All of these architectures ask us to discover the source of our security, guidance, wisdom and power. Each tradition approaches these qualities in a unique way. Nevertheless we can speak in some general terms. Guidance refers to the source of direction for our life, the internal frame of reference (perception) that governs decision-making. Wisdom describes an integration of principles that allow wholeness to be the organizing axiom of our life. Power refers to the capacity to act. It is the vital energy of choice, which includes the ability to move beyond deeply embedded habits.

In all these systems, security takes the position of the cornerstone of the foundation.

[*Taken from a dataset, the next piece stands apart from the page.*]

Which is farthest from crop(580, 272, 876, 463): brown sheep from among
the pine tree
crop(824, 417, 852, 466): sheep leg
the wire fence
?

It seems to refer to the origin of identity and to the emotional anchor it creates in our experience. As we become more aware of the agenda of the social mind and our participation in its beliefs and institutions, we notice how a false identity has solidified itself, one that places much of its trust in the external world for its security. Such an identity’s relationship with the world is utterly dependent on external circumstances for its sense of security. It cannot be used as a stable cornerstone.

If we consider the purpose of any spiritual architecture, we can see that it functions as a kind of map. Within these maps, both our distortion and wisdom reveals itself. The maps' purpose is to cultivate a new way of relating to life, not through the force of will, but organically, through a gradual expanding awareness of our distortions. The repeating patterns of our fear, impatience, anger, doubt, and loneliness reveal themselves. Our habit of projected opinions or justifications to medicate these uncomfortable feelings and to avoid any direct encounter with them becomes apparent.


This combination of disowned feeling and projection has created core themes, stories that have familiar melodies. And yet, it is in the “conscious” present moment of these repeating top tunes that we can dissolve the patterns of all our imaginary identities and their fixations. What presents the possibility for change is a conscious awareness of these tunes. When we notice that a particular tune is currently playing, that awareness unveils Who We Really Are. In that moment of observation, that melody transforms itself from a jailer to a liberator. if we have no opinion, no label, about what we observed, that becomes a moment of freedom.

Can we consider that our current experience in the world is very similar to our own inner landscape? We can appreciate that the death of limiting false identity liberates that which is the flower of our human consciousness. Might we also open our arms to a more authentic worldview and see what is happening through the eyes of opportunity? Would we see expanded possibilities in the collapse of the structures that offered us only imitation security?

Is security that arises from the ground of Who We Really Are, individually and collectively, not our deepest refuge? Is it not the only candidate whose guidance, wisdom and power can navigate our amazing life and that of our planet with a sacred hand?